Converting a database-driven (non-OO) python script into a non-database driven, OO-script

I have some software that is heavily dependent on MySQL, and is written in python without any class definitions. For performance reasons, and because the database is really just being used to store and retrieve large amounts of data, I'd like to convert this to an object-oriented python script that does not use the database at all.

So my plan is to export the database tables to a set of files (not many -- it's a pretty simple database; it's big in that it has a lot of rows, but only a few tables, each of which has just two or three columns).

Then I plan to read the data in, and have a set of functions which provide access to and operations on the data.

My question is this:

is there a preferred way to convert a set of database tables to classes and objects? For example, if I have a table which contains fruit, where each fruit has an id and a name, would I have a "CollectionOfFruit" class which contains a list of "Fruit" objects, or would I just have a "CollectionOfFruit" class which contains a list of tuples? Or would I just have a list of Fruit objects?

I don't want to add any extra frameworks, because I want this code to be easy to transfer to different machines. So I'm really just looking for general advice on how to represent data that might more naturally be stored in database tables, in objects in Python.

Alternatively, is there a good book I should read that would point me in the right direction on this?

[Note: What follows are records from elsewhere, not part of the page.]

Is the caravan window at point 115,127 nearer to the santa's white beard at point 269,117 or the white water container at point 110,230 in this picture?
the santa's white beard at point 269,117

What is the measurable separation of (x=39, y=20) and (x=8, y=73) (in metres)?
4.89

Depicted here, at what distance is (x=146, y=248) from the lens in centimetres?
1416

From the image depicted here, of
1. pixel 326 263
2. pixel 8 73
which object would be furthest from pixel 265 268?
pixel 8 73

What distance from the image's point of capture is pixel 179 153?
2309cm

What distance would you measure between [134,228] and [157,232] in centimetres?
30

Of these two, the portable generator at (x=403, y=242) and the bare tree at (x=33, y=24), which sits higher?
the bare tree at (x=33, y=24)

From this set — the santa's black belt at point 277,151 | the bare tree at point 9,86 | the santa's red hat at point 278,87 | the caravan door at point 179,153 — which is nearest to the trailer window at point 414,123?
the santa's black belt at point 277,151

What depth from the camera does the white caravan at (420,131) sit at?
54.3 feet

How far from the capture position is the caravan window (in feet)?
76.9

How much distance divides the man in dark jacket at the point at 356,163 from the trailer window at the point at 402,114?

Asked by: Chelsea739 | Posted: 06-12-2021






Answer 1

If the data is a natural fit for database tables ("rectangular data"), why not convert it to sqlite? It's portable -- just one file to move the db around, and sqlite is available anywhere you have python (2.5 and above anyway).

Answered by: Samantha202 | Posted: 07-01-2022



Answer 2

Generally you want your Objects to absolutely match your "real world entities".

Since you're starting from a database, it's not always the case that the database has any real-world fidelity, either. Some database designs are simply awful.

If your database has reasonable models for Fruit, that's where you start. Get that right first.

A "collection" may -- or may not -- be an artificial construct that's part of the solution algorithm, not really a proper part of the problem. Usually collections are part of the problem, and you should design those classes, also.

Other times, however, the collection is an artifact of having used a database, and a simple Python list is all you need.

Still other times, the collection is actually a proper mapping from some unique key value to an entity, in which case, it's a Python dictionary.

And sometimes, the collection is a proper mapping from some non-unique key value to some collection of entities, in which case it's a Python collections.defaultdict(list).

Start with the fundamental, real-world-like entities. Those get class definitions.

Collections may use built-in Python collections or may require their own classes.

Answered by: Alissa991 | Posted: 07-01-2022



Answer 3

There's no "one size fits all" answer for this -- it'll depend a lot on the data and how it's used in the application. If the data and usage are simple enough you might want to store your fruit in a dict with id as key and the rest of the data as tuples. Or not. It totally depends. If there's a guiding principle out there then it's to extract the underlying requirements of the app and then write code against those requirements.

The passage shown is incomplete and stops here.